At the ACS Publikation Symposium - Biological and Medicinal Chemistry in Bonn, March 6-8, 2023 Carolin (working group Prof. Christa E. Müller) presented her poster entitled: "Protein kinase inhibitor ceritimib blocks ectonucleotidase CD39 - a promising target for cancer immunotherapy". The clear, well-structures, and very appealing presentation of her scientific work inspired the particpants and the vistors of the symposium.Together they selected their poster for the audience award. Congratulation to the young an aspiring scientist Carolin S. Pikullik!

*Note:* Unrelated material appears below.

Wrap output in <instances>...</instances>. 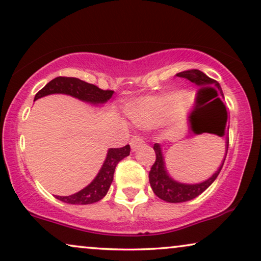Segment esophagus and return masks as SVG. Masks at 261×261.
I'll use <instances>...</instances> for the list:
<instances>
[{"label": "esophagus", "instance_id": "esophagus-1", "mask_svg": "<svg viewBox=\"0 0 261 261\" xmlns=\"http://www.w3.org/2000/svg\"><path fill=\"white\" fill-rule=\"evenodd\" d=\"M143 144H144V139H143V137H140V135H133L129 141V145L133 151L138 150V148L140 147Z\"/></svg>", "mask_w": 261, "mask_h": 261}]
</instances>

Carolin S. Pikullik about her project:
📌Accumulation of extracellular adenosine has emerged as a key mechanism of immune escape. Adenosine represents one of the strongest physiological immunosuppressive mediators, but also promotes tumor cell proliferation, metastasis and angiogenesis. Ectonucleotidases, which catalyze the hydrolysis of ATP to AMP (CD39) and further to adenosine (CD73), are upregulated on many cancer cells. Thus, these enzymes are considered as promising targets for the (immuno)therapy of cancer. However, small molecule CD39 inhibitors suitable for therapeutic applications are lacking. Since most kinase inhibitors used in cancer therapy target the (intracellular) binding site for the co-factor ATP on protein kinases, we figured that some of them might additionally interact with the (extracellular) ATP substrate binding site of CD39. Thus, we screened 50 approved ATP-competitive protein kinase inhibitors on human CD39. Ceritinib, an anaplastic lymphoma kinase (ALK) inhibitor, was discovered to additionally inhibit CD39 at a therapeutically relevant concentration. The drug displays a non-competitive, allosteric mechanism of inhibition (Ki = 11.0 µM). Furthermore, Ceritinib features high metabolic stability, optimized physicochemical properties and brain permeation and is therefore an ideal starting point to develop more potent and selective CD39 inhibitors. We currently optimize the ceritinib scaffold for CD39 inhibition and/or dual CD39/ALK inhibition.